DATA FOR THIS EXERCISE:
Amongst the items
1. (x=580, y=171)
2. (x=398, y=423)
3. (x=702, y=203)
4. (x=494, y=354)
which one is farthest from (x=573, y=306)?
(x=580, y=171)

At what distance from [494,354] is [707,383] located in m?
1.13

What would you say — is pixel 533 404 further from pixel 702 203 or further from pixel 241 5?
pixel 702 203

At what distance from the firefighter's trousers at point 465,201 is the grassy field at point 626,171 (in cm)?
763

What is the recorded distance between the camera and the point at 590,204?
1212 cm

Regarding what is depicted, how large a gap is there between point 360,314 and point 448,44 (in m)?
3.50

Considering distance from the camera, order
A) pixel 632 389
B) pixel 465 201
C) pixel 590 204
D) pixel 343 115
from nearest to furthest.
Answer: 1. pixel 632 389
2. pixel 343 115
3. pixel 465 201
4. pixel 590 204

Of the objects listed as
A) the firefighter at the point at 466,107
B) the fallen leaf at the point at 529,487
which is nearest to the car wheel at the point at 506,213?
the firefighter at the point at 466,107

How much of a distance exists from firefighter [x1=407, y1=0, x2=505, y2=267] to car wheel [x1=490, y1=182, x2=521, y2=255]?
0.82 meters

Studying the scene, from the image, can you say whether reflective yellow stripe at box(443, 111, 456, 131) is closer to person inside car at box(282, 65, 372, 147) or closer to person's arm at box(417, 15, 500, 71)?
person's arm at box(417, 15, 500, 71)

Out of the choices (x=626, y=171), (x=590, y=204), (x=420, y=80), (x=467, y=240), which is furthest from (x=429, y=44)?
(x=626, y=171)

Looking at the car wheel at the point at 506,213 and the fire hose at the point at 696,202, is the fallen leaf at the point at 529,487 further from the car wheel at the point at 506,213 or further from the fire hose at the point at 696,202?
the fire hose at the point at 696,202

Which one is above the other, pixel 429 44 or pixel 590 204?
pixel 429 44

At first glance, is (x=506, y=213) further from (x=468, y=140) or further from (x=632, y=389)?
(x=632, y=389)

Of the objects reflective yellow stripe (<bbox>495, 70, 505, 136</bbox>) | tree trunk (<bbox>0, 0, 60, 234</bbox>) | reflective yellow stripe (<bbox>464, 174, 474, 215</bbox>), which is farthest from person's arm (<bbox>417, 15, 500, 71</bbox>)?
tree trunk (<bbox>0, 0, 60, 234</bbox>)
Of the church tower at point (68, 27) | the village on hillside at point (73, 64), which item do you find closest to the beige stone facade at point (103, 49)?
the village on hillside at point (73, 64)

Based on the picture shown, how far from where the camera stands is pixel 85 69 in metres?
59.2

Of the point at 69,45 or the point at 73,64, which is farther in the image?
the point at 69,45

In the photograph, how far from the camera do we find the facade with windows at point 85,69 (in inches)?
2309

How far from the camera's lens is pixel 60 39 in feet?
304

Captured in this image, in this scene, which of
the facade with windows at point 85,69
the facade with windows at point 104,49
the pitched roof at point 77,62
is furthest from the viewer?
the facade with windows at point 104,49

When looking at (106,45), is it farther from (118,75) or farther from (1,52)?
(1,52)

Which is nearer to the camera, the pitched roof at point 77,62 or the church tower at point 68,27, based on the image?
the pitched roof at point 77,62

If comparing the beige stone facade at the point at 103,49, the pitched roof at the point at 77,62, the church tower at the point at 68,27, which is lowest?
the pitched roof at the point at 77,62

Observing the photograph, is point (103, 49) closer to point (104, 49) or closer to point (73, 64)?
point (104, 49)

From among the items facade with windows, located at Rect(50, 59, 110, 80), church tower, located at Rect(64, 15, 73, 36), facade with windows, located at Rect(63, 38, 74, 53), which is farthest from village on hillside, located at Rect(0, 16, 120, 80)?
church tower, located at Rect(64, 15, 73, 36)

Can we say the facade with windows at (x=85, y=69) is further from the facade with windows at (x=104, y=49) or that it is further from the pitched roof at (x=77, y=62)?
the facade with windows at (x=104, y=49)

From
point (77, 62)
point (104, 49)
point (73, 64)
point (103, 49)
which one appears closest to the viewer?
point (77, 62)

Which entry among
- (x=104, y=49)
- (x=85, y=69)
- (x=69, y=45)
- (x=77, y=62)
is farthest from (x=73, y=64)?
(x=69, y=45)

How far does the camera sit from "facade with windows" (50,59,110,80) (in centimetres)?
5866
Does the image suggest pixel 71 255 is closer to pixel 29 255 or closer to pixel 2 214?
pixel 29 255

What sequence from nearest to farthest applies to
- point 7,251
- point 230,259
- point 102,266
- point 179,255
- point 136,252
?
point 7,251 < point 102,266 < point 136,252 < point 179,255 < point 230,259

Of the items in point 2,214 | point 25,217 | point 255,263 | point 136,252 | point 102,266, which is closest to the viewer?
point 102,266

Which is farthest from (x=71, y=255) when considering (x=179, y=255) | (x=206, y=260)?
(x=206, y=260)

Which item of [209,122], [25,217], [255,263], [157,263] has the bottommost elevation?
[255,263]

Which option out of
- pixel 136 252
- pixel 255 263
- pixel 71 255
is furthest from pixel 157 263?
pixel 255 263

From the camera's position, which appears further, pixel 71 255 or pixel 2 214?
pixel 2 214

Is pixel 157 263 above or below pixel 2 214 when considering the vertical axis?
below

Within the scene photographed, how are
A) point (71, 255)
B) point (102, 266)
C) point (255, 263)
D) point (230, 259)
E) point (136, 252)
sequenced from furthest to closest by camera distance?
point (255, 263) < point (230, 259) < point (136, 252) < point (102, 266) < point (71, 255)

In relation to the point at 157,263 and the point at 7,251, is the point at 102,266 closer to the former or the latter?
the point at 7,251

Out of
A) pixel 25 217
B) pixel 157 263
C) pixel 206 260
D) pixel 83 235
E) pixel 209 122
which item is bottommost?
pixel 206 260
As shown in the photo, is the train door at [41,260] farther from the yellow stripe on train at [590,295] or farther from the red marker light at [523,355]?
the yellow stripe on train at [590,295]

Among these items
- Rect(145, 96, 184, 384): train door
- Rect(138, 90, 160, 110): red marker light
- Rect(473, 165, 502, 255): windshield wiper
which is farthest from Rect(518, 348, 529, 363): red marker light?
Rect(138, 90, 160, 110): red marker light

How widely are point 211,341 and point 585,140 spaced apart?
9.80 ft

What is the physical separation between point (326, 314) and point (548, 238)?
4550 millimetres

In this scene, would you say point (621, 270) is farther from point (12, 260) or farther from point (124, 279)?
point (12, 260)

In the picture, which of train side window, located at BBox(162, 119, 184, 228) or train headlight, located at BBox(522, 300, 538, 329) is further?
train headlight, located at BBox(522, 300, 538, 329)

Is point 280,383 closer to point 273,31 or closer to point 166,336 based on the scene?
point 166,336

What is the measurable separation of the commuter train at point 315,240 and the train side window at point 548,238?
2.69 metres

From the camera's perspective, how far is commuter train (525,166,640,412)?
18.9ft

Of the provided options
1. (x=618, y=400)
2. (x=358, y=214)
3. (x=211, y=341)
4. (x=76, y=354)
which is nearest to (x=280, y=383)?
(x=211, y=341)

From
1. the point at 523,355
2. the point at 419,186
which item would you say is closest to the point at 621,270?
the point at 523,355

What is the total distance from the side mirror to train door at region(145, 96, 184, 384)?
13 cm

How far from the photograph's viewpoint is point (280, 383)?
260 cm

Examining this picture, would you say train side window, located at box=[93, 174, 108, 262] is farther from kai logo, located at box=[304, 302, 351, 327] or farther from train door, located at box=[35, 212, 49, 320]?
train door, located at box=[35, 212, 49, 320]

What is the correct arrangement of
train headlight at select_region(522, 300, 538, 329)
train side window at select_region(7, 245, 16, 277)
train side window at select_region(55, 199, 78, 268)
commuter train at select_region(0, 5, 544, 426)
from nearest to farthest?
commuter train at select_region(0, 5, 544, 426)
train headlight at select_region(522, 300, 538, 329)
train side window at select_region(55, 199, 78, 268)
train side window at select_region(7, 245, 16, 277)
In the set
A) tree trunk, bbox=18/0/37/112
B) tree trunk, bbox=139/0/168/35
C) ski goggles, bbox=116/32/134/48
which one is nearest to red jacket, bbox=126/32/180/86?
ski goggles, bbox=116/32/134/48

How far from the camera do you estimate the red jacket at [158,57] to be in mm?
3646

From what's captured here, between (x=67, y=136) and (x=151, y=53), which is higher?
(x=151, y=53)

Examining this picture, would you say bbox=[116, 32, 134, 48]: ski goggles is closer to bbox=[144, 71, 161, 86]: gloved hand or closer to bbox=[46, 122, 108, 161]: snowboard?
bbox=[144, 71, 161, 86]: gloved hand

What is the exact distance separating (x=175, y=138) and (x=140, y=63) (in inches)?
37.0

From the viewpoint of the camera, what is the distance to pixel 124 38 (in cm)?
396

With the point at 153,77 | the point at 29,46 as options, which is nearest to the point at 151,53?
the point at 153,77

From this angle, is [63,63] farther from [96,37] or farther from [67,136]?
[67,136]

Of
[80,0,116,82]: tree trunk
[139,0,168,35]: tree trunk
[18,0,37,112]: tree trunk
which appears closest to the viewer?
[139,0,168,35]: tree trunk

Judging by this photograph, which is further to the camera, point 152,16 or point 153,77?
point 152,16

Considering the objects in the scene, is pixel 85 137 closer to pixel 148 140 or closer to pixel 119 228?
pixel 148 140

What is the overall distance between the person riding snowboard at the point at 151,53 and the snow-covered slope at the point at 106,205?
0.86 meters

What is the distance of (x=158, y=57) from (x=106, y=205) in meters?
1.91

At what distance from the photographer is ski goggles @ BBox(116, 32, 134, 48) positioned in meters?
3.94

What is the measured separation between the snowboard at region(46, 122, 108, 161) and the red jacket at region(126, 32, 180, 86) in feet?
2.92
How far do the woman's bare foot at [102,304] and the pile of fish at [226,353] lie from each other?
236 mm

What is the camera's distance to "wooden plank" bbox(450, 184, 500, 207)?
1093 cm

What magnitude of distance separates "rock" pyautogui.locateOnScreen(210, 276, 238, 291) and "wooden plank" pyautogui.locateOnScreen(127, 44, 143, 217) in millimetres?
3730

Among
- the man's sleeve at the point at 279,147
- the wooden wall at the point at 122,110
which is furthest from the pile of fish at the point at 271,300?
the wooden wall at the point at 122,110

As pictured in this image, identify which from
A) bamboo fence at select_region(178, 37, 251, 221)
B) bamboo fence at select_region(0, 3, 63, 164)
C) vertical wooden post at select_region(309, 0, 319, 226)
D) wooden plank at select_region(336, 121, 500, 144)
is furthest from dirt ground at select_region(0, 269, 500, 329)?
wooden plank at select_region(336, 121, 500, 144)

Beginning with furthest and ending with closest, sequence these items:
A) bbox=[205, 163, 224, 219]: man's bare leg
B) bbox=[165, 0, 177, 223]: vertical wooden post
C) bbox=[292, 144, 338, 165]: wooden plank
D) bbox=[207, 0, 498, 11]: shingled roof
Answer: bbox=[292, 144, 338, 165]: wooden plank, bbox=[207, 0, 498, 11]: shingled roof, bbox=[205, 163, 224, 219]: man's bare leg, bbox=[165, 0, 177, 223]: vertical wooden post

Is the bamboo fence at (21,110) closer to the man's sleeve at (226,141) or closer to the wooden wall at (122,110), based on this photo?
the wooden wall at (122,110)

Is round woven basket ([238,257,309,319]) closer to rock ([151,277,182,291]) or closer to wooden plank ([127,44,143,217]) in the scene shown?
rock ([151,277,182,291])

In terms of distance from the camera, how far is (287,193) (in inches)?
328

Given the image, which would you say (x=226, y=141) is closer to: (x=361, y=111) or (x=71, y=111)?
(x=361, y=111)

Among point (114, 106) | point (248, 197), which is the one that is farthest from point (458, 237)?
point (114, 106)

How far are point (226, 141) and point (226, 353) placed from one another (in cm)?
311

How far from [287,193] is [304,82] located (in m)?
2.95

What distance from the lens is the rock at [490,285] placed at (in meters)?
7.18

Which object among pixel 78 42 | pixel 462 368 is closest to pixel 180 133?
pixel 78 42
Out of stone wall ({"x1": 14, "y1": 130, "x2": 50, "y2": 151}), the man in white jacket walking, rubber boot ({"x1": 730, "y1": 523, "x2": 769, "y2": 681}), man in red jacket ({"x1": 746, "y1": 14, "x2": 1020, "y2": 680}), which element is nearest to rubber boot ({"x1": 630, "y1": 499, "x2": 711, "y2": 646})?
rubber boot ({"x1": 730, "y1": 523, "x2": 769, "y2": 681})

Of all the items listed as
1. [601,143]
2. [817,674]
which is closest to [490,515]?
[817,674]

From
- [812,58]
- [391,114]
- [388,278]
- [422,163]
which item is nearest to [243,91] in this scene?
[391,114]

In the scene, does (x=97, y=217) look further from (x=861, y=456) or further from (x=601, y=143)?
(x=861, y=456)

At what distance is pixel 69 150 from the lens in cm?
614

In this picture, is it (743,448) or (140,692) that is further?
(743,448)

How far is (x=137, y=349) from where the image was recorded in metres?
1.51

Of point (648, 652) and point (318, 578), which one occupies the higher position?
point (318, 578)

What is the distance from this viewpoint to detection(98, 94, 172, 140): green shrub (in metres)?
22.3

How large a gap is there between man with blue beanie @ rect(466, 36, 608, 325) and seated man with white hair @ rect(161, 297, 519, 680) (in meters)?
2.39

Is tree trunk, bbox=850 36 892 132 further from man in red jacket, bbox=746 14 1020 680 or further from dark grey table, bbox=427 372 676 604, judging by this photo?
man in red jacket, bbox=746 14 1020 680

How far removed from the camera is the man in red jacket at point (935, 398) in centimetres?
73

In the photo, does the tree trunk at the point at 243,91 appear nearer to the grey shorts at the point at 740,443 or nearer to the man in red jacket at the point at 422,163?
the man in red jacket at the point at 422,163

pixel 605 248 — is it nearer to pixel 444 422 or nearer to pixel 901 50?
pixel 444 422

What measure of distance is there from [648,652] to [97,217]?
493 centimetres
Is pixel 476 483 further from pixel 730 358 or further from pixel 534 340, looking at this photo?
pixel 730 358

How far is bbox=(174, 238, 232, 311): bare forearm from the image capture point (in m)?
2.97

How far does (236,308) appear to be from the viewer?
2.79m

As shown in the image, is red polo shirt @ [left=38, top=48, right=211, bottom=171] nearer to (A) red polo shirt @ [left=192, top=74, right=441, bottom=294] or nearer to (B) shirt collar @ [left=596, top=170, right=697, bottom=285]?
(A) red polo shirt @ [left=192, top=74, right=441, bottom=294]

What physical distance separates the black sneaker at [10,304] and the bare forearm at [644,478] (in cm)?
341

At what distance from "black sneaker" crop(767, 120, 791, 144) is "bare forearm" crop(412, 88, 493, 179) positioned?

SHORT TASK: Put everything in the records from the line containing "In the photo, does" down to the line containing "493 centimetres", both included, into a numbered list, leaving out the blank lines.

WORKED ANSWER:
1. In the photo, does the tree trunk at the point at 243,91 appear nearer to the grey shorts at the point at 740,443 or nearer to the man in red jacket at the point at 422,163?
2. the man in red jacket at the point at 422,163
3. pixel 605 248 — is it nearer to pixel 444 422 or nearer to pixel 901 50?
4. pixel 444 422
5. What measure of distance is there from [648,652] to [97,217]?
6. 493 centimetres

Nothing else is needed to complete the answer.